2DE. For 2DE, the protein buffer was changed to a rehydration solution, containing 8 M urea, 0.5% 3-[(3-cholamidopropyl)-dimethylammonio]-1-propanesulfonate, and 0.2% dithiothreitol (DTT), by repeated concentration and dilution with this buffer in a 5K Ultrafree 0.5 centrifugal filter (Millipore). Immobilized pH gradient buffer (Amersham Biosciences) and bromophenol blue (BPB) were added to final concentrations of 0.5% and 0.002%, respectively, to the resulting solution. Protein samples were run in the first dimension using 13-cm immobilized pH gradient strips (pH 3 to 10, nonlinear; Amersham Biosciences) and a Multiphor II system (Amersham Biosciences). The strips were allowed to rehydrate overnight at room temperature with 250 µl of protein samples added to each lane of a rehydration tray. The isoelectric focusing was carried out at 20°C in a gradient mode, increasing the voltage from 300 to 3,500 V over 1.5 h, followed by holding the voltage at 3,500 V for 4.5 h. After completion of the isoelectric focusing run, the strips were equilibrated in 50 mM Tris-HCl buffer, pH 6.8, containing 6 M urea, 30% glycerol, 2% sodium dodecyl sulfate (SDS), 1% DTT, and a trace amount of BPB for 10 min, followed by an additional 10 min of equilibration in the same solution, except that DTT was replaced with 2.5% iodoacetamide. The strips then were transferred and apposed to SDS-10% polyacrylamide vertical gels (14 by 16 cm) that were cast in-house using a Hoefer SE 600 gel cast apparatus. The vertical gels were run using a Hoefer vertical gel running system (Amersham Biosciences) at 20 mA for 30 min, followed by 50 mA for about 3 to 4 h, until the BPB front marker reached the bottom of the gel. The protein spots were visualized by silver staining using Invitrogen's Silver-Quest silver-staining kit according to the manufacturer's instructions. Stained gels were scanned using a Magic-scanning system from Amersham Pharmacia Biotech, and raw scans were processed by Image Master software.

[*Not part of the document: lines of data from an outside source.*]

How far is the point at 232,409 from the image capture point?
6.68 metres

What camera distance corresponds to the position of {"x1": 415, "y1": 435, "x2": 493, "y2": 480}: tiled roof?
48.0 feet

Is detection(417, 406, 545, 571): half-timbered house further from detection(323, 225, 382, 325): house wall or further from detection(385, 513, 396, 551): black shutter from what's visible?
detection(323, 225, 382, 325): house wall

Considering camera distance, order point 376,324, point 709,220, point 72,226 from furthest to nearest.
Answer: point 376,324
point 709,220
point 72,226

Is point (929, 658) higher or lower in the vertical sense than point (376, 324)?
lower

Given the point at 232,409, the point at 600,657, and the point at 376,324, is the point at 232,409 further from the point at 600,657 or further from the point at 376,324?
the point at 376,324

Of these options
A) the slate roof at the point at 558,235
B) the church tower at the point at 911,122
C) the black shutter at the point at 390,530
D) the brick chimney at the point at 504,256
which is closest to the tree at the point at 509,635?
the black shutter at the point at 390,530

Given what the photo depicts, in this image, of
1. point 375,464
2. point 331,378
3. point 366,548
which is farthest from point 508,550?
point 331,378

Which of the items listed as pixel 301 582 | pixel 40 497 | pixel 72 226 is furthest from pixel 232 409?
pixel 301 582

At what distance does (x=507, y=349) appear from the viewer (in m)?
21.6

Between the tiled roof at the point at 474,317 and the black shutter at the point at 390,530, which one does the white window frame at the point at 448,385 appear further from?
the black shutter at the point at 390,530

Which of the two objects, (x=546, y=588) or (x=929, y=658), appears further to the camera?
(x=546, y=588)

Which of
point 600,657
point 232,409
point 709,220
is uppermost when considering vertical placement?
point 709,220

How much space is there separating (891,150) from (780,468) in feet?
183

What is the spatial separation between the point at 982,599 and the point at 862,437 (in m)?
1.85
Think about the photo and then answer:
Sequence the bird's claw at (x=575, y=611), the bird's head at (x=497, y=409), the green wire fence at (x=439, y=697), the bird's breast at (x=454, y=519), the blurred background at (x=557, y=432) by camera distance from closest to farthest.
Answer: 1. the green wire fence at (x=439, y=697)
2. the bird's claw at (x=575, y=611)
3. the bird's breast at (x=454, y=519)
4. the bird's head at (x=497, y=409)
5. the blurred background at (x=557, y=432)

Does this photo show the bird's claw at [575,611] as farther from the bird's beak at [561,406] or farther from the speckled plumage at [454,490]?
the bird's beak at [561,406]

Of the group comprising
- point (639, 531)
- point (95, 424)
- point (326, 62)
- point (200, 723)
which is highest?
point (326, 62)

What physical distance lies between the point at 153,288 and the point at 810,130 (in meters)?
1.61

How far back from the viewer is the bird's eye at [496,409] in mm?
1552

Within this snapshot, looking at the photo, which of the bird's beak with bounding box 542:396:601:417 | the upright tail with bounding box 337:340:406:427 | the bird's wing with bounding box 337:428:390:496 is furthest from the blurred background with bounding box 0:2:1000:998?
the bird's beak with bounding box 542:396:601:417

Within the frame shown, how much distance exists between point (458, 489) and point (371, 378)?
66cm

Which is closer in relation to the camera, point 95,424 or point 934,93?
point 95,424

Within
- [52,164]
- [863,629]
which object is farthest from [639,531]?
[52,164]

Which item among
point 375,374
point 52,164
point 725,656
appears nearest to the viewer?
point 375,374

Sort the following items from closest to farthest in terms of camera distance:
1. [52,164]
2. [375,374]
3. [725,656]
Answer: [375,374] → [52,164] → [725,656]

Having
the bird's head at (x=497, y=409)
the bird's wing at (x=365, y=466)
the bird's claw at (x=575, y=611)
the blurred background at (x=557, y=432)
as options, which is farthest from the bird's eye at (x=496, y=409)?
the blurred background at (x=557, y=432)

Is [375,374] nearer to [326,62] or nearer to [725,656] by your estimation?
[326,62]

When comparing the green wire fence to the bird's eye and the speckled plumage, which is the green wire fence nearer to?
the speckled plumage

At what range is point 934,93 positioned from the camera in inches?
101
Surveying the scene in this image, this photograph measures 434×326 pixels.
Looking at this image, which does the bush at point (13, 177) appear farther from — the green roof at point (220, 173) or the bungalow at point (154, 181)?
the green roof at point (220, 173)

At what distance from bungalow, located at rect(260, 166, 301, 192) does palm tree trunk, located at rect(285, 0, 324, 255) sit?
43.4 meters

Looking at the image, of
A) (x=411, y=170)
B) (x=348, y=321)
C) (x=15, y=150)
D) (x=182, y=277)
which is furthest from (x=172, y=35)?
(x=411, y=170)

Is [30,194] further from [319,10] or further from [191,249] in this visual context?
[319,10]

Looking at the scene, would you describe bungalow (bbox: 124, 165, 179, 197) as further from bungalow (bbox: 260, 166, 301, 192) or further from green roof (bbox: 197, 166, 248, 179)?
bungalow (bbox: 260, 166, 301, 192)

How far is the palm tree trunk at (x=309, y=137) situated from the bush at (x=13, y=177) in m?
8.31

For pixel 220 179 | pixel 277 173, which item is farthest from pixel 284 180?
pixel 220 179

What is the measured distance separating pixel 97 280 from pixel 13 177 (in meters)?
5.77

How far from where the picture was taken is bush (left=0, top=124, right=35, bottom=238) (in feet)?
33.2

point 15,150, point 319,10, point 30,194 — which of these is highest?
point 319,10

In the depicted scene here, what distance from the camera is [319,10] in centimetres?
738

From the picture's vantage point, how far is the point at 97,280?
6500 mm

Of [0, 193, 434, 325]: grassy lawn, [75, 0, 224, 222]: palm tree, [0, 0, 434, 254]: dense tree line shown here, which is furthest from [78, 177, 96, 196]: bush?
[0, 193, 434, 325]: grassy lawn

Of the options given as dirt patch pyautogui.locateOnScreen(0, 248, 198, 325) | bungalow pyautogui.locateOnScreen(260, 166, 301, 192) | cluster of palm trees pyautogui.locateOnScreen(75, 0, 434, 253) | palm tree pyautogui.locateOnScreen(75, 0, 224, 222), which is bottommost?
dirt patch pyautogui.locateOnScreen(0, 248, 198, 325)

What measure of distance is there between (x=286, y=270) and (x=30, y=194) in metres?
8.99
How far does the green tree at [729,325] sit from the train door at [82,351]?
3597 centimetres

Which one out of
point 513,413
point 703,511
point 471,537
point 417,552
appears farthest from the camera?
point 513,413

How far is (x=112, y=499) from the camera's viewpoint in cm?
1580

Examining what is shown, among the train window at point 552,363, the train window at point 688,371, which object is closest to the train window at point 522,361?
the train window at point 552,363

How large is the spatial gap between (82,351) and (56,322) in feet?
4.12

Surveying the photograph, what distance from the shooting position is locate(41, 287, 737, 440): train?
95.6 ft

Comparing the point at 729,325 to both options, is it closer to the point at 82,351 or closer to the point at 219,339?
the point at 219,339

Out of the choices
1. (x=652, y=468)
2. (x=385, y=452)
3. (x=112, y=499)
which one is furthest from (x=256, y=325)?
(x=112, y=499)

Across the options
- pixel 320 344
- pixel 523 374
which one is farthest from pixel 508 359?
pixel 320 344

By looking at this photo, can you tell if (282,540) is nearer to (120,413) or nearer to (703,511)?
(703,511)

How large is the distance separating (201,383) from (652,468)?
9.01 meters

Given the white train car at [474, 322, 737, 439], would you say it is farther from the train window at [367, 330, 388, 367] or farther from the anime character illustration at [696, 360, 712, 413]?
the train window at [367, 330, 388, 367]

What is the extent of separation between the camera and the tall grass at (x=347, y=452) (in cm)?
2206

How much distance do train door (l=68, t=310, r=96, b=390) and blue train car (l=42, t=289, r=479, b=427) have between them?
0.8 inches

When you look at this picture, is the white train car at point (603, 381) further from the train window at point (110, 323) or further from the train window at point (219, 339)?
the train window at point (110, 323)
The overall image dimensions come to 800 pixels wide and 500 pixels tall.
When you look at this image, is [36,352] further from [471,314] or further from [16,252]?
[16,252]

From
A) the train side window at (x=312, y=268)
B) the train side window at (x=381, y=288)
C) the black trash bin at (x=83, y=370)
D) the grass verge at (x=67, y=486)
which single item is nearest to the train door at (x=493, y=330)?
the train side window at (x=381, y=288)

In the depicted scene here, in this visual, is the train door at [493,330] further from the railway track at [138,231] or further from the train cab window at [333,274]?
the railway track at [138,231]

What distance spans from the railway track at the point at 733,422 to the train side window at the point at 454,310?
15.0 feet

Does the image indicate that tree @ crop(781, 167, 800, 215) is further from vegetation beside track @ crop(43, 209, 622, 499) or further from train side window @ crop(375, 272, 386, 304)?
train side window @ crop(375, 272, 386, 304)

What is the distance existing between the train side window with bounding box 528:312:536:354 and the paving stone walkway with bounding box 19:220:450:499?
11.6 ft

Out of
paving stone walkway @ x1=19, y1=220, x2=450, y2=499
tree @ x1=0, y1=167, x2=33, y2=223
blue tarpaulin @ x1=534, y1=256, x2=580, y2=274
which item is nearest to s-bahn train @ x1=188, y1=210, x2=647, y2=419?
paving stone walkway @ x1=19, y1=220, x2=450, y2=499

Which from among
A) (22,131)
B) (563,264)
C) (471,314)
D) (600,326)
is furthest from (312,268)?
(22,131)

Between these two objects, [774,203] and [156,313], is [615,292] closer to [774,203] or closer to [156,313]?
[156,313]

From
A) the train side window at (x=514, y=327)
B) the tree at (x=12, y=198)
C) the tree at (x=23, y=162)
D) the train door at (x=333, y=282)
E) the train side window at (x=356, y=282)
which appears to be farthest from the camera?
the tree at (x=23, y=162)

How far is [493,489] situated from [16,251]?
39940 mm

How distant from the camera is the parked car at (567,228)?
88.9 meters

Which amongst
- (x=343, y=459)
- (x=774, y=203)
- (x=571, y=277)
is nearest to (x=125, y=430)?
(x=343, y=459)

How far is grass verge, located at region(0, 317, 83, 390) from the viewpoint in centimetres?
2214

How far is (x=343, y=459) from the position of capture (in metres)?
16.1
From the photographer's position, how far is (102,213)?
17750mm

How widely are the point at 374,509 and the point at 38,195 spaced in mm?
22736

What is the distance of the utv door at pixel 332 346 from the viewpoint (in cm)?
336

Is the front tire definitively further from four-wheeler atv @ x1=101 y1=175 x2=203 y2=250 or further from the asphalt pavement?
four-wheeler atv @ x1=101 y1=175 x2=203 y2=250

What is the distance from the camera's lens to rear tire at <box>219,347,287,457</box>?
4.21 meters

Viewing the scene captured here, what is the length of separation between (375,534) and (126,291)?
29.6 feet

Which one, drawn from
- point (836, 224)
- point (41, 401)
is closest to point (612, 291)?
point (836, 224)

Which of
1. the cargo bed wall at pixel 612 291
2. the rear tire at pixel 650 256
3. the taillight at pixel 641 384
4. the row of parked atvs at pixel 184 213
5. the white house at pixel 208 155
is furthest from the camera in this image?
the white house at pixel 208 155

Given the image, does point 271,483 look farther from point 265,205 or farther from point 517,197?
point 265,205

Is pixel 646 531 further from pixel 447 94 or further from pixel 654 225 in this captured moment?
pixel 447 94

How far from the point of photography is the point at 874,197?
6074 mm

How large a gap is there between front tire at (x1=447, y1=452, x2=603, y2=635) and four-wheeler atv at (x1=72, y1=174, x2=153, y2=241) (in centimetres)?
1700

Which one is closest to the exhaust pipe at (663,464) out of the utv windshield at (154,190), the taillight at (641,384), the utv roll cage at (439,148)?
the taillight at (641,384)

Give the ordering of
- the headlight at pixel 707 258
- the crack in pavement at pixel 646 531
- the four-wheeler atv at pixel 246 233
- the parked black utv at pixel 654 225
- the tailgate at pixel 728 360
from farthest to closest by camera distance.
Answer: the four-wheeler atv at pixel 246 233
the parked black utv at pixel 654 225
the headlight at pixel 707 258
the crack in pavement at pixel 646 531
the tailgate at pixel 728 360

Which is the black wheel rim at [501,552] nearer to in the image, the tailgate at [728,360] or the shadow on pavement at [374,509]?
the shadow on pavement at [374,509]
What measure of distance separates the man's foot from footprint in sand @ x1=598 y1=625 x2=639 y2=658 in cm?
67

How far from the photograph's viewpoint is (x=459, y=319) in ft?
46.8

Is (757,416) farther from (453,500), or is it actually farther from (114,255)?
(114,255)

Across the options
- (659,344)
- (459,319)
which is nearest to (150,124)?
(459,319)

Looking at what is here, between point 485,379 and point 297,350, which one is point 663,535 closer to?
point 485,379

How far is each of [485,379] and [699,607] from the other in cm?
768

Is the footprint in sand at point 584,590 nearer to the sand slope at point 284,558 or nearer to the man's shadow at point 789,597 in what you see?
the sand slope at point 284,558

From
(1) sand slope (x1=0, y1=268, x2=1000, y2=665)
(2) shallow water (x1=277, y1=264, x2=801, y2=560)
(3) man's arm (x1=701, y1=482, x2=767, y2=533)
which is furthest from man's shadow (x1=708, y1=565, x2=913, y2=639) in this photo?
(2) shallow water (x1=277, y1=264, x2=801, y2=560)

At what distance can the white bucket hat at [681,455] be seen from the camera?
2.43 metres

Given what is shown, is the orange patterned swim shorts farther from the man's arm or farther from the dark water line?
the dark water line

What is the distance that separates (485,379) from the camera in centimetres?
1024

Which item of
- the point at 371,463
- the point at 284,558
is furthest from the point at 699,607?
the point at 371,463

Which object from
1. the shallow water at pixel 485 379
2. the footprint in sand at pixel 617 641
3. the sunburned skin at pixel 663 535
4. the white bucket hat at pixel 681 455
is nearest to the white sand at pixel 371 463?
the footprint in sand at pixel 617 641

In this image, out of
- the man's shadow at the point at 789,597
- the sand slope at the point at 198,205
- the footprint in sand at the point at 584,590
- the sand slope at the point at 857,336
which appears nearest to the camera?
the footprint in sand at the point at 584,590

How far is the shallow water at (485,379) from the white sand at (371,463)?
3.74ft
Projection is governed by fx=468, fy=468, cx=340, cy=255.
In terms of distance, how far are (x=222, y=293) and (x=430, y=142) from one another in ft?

LC-MS/MS identification of proteins from 2DE. Selected protein spots were cut into small pieces (1 to 2 mm) using a scalpel. In-gel digestion was performed by following a protocol from Zhang et al. (24). Digested peptides were extracted from gel slices and then analyzed using liquid chromatography-MS/MS (LC-MS/MS) on an LTQ linear ion trap mass spectrometer (Thermo Electron). The peptides were separated on a BioBasic C-18 PicoFrit column (75 µm [internal hamester] by 10 cm; New Objective) at a flow rate of 200 nl/min. Bioworks 3.2 software (Thermo Electron) was used to search the T. fusca GenBank protein database. Database search parameters used were the following: peptide tolerance, 2.0; fragment ion tolerance, 1.0; and missed cleavage sites, 2.0. A peptide probability of 10–4 and an the crossing correlation score (Xcorr) of 2.0 (+2), 2.5 (+3) were used as cutoff filters. All of the hits with a probability of 10–4 to 10–6 were manually evaluated, and the low-confidence hits were removed from the final list.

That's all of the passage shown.